Harvey Mudd College announced Wednesday that student-athletes living on-campus will not be permitted to participate in Claremont-Mudd-Scripps athletics for the fall semester, according to an online announcement made by college president Maria Klawe.
The guidelines — which prioritize “protecting the health and safety of all members of the HMC community” — present somber implications for the college’s student-athletes.
A different decision, though, would not have made a difference for some Mudd athletes, as CMS recently announced that “high-risk” sports — including basketball, football, soccer, volleyball and water polo — will be canceled in the fall.
The remaining Claremont Colleges have not announced individual decisions regarding athletics, but CMS “will continue to evaluate the opportunity to participate in limited, conference-only schedules for fall and winter low-risk sports (cross country, golf, swimming & diving, and tennis) if conditions in the Southern California region improve in the coming weeks,” CMS announced.
For Mudd student-athletes competing in “low-risk” sports, the possibility remains that athletes may choose to live off-campus in an attempt to still participate in athletics.
“We know that not being able to participate in athletics is very disappointing and frustrating for our student athletes and their families, and we are sorry,” Klawe said. “Please know that this decision weighed heavily on the board as we discussed our options and the anticipated guidance from the county.”
The news hit especially hard for incoming first-year student-athletes, who were eager to get a taste of sports on their new home turf.
“It makes me really sad and disappointed just because I’ve been looking forward to this idealized ‘college experience,’ and not being able to participate in athletics really hurts that experience,” Amber Hughes HM ’24, a cross-country and track athlete, said via message.
Natalia Orbach-Mandel HM ’21, a CMS swimmer, noted that the college’s decision to cut off Mudd students from CMS athletics before Claremont McKenna College or Scripps College had acted similarly was particularly disheartening.

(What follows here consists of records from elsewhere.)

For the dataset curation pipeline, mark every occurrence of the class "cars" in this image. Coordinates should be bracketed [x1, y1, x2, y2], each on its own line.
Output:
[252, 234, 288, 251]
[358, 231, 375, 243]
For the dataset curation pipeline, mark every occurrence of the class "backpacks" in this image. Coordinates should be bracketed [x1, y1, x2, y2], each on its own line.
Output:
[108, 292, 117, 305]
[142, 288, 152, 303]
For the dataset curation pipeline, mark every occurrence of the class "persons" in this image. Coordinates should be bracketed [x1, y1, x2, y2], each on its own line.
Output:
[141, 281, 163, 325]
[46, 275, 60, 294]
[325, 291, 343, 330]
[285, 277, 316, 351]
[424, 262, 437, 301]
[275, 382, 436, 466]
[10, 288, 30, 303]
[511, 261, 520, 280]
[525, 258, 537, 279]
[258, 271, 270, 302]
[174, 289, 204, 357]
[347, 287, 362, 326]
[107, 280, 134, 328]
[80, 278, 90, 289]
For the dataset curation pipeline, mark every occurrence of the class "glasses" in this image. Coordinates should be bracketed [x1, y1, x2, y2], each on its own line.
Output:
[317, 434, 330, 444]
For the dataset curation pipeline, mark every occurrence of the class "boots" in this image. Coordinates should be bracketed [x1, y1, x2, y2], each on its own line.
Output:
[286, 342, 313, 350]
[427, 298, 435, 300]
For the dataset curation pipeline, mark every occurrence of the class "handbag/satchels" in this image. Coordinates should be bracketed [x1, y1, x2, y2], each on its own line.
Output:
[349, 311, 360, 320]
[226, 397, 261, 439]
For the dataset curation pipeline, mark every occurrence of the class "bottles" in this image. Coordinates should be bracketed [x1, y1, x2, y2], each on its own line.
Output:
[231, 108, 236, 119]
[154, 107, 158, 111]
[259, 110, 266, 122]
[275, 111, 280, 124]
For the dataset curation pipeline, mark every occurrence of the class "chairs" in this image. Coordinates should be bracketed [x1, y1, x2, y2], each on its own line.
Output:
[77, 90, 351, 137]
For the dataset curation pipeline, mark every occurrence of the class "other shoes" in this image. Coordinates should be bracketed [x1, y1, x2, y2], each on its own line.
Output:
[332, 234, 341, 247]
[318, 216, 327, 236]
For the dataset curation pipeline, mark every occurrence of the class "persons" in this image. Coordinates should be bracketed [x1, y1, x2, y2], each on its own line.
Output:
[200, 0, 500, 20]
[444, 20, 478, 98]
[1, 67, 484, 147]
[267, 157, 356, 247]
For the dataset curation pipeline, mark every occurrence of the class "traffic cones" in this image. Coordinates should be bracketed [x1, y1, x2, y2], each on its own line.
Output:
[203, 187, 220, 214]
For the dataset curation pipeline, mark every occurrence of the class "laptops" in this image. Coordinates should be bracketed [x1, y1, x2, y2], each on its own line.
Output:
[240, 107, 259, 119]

“I understand the safety aspect, but I cannot understand how Mudd can defend their inability to support their students safely in extra-curriculars, when every other consortial school says they can,” she said. “… I went to Mudd because the consortium exists. I would never have chosen to go to an isolated school that has no library, a lack of variety in humanities offerings, no athletics facilities and no pool, to name a few things. But that is what Mudd is next year.”
Abel Sapirstein HM ’21 was also disappointed and thought the move compromised the liberal arts value of shaping a holistic student.
“Actions speak louder than words,” Sapirstein said. “In adopting an isolationist policy President Klawe and the Board of Trustees spoke volumes about the value they place on shaping the ‘whole person’ who is well versed beyond math and science.”
Several Mudd athletes expressed discontentment with a potential of being removed from 5C extracurriculars such as athletics, signing a student-run petition urging the college to conform to a consortium-wide decision.
“The access that cross-campus athletics and extracurriculars have provided to Mudd students extends beyond the immediately visible benefits,” the petition read, citing the “tremendous effect” that support from the surrounding colleges has on students’ mental health.
A coalition of Mudd athletes even created a document longer than 50 pages to be presented to Mudd’s Board of Trustees in which they described “our passions and more importantly, health and well-being tied to sports,” Orbach-Mandel said.
“I was hopeful that it would make a difference, but at the end of the day can’t say I’m very surprised by the decision,” Orbach-Mandel said.
A Harvey Mudd spokesperson did not immediately respond for comment.